— start Passage shown —
Added Tensorflow converter support for Caffe-style SSD networks
Added support for Leaky-RELU in the TensorFlow converter. Both the actual Leaky-Relu op and the elementwise op representation are supported and map to SNPE's Prelu op.
Added Argmax support to the Caffe converter, and optimized performance on the DSP runtime
Added new column to snpe-dlc-info that displays the supported runtimes for each layer. F12 Initial support for per-layer statistics from AIP/HTA subnets

What's in Qualcomm Neural Processing SDK v1.30?

Documentation has been added to reflect the new common converter command line options for input processing
Converters now propagate required batchnorm information for performing quantization optimizations
Support for the new bias correction quantization optimization which adjusts biases by analyzing float vs quantized activation errors and adjusting the model to compensate
ONNX converter now filters single input Concats as a no ops as SNPE didn’t support them
Converter input processing now uniformly handles different input types and encodings
ONNX converter now supports the ConvTranspose ‘output_padding’ attribute by adding an additional pad layer after the ConvTranspose op
Integrates the latest flatbuffer 1.11 library which brings speed improvements and options for model size reduction
GPU size limitations with the ArgMax op (when setting the keepDims op attribute to false) can be worked around by enabling CPU fallback
Fixed DSP error with MobileNet SSD on QCS403 and QCS405
Fixed the issue with partitioning of deconv layer in HTA

What's in Qualcomm Neural Processing SDK v1.29?

Added support for dlc reorder tool
Optimization of HTA d32 conversions
Added tf space_to_depth op for SNPE CPU and DSP runtime
Benchmarking scripts enhanced for showing further break down of execution time, across various components
Added support for additional ONNX binary element-wise ops
Optimized deconv layer for improving performance
Fixed an issue related to runtime error in DSP runtime
Performance Optimization of SNPE GPU Runtime for Shufflenet V2 by using profiling level config

What's in Qualcomm Neural Processing SDK v1.28?
— end Passage shown —
What to work on: According to the release notes, which version of the flatbuffer library does SDK v1.30 integrate?
— start Records provided —
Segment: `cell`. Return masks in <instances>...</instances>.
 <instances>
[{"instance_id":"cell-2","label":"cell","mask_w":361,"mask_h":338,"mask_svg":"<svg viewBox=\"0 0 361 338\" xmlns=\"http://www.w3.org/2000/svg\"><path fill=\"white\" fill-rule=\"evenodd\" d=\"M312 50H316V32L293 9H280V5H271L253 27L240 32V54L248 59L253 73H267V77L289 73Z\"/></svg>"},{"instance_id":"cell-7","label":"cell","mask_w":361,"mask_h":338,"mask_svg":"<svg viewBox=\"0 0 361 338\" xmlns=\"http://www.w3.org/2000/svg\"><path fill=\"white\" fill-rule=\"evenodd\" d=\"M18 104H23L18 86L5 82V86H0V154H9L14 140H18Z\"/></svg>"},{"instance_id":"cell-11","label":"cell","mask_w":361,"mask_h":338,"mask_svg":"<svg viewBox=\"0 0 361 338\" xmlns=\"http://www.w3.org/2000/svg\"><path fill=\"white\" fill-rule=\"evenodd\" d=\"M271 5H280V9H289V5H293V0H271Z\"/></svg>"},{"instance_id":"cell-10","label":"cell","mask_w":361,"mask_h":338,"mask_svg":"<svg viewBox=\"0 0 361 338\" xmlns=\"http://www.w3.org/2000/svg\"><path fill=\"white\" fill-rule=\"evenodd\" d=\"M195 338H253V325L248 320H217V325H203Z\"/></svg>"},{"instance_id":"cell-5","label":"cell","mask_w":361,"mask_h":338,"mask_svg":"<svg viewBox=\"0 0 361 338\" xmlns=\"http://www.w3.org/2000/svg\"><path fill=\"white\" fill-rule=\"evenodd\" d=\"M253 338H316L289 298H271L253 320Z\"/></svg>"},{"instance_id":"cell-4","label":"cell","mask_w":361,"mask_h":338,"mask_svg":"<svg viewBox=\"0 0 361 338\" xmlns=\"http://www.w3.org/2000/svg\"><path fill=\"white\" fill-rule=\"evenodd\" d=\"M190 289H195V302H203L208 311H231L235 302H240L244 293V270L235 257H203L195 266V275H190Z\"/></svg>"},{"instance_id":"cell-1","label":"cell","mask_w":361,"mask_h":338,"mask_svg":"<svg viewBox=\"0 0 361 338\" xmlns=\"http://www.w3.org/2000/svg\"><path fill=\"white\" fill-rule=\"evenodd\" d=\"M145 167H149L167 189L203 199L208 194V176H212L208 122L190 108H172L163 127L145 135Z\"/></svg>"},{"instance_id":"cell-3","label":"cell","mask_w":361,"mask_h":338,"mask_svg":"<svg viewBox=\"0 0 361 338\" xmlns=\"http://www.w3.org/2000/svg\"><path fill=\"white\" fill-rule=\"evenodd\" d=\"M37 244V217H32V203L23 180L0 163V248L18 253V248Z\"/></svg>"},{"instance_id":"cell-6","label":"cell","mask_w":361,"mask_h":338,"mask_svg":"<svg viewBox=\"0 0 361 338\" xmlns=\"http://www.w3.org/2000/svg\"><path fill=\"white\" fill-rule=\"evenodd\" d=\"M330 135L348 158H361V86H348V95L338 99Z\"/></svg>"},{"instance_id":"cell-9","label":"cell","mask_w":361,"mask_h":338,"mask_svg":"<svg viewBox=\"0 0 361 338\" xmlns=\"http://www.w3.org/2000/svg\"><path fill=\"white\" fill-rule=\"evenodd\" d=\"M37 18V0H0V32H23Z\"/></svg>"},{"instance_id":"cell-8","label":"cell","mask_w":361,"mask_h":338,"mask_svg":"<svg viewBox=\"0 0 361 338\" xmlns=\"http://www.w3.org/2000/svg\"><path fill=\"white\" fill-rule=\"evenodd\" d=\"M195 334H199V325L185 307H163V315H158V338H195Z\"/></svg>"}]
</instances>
— end Records provided —
— start Records provided —
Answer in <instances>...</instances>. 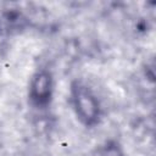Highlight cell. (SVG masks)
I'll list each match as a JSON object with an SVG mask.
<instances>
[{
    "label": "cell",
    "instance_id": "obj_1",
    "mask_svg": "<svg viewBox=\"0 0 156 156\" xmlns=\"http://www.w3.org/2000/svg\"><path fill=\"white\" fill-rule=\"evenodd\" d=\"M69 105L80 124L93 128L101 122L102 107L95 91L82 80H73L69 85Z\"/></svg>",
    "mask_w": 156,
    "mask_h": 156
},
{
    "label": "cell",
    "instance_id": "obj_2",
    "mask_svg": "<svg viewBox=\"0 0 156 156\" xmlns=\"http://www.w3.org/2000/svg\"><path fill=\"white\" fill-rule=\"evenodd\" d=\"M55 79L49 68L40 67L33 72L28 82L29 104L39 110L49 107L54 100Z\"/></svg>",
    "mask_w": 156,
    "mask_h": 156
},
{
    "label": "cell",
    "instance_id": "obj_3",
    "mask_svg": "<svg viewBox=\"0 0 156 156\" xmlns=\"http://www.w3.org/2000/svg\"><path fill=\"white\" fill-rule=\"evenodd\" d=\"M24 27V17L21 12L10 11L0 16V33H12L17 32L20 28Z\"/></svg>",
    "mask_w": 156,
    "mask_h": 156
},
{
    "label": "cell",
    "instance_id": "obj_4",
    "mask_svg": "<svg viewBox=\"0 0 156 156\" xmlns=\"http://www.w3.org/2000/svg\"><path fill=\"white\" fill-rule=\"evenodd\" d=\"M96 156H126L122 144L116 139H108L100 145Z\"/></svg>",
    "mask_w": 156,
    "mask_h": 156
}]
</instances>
— end Records provided —
Reply to the exercise: Version 1.11.